Previous experiments had demonstrated that cell chloride activities in early distal tubule cells of Amphiuma are above equilibrium distribution. Chloride activities fell sharply towards electrochemical equilibrium following perfusion of the tubular lumen with furosemide or with sodium-free solutions. These results suggested a furosemide-sensitive sodium chloride cotransport system in the luminal cell membrane. The present experiments were carried out to evaluate directly the electrochemical driving forces acting on sodium ions under similar experimental conditions. Intracellular sodium activity measurements were performed in the doubly-perfused kidney of Amphiuma by means of single-barreled liquid ion-exchange microelectrodes. Basolateral cell membrane potential and resistance ratio measurements of tubular cell membranes were also carried out under control conditions and after inhibition of chloride transport by luminal application of furosemide (5 . 10(-5) mol/l) or by omission of chloride. Control conditions were characterized by a steep downhill electrochemical gradient for sodium ions from lumen to cell.

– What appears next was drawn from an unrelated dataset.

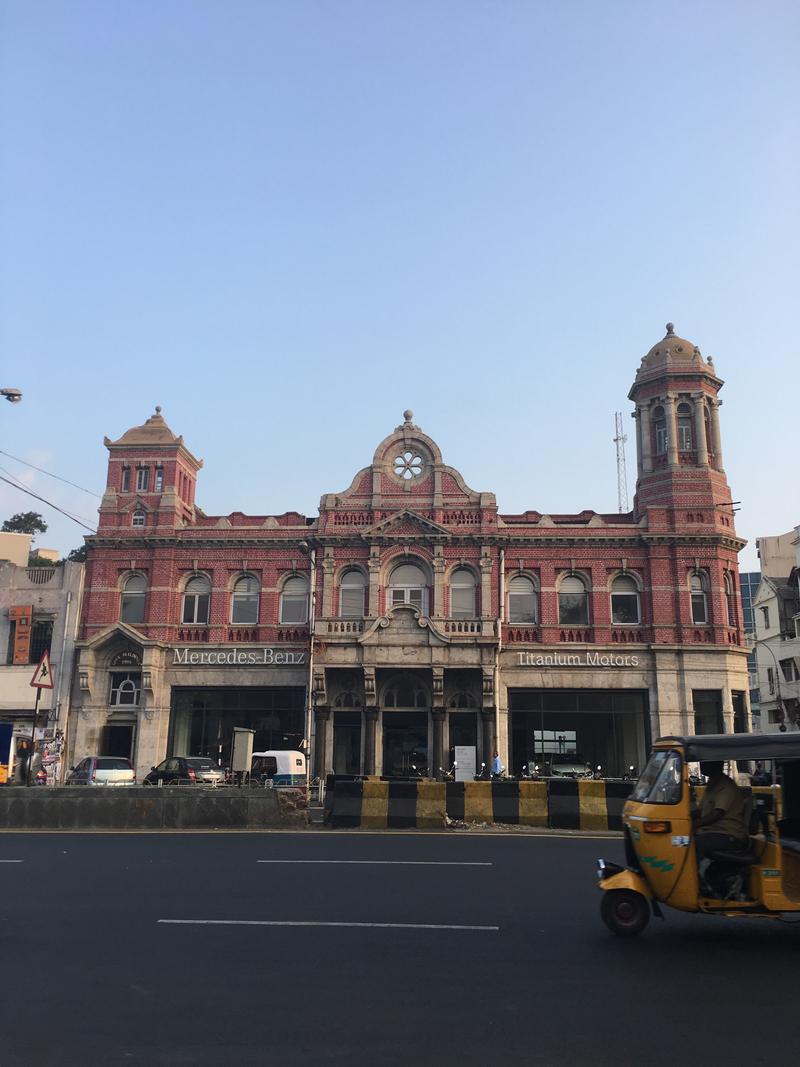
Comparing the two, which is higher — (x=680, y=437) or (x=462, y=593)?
(x=680, y=437)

Inhibition of chloride transport led to a sharp decrease of intracellular sodium activity and to hyperpolarization of the peritubular membrane potential while the resistance ratio of the tubular cell membranes did not change significantly. These results demonstrate the presence of low cellular sodium activities in early distal tubule cells. The sharp decline of cell sodium after furosemide and after luminal chloride removal is consistent with inhibition of a sodium chloride cotransport system and continued peritubular sodium extrusion. The latter can increase the electrochemical gradient of sodium ions beyond that observed under control conditions.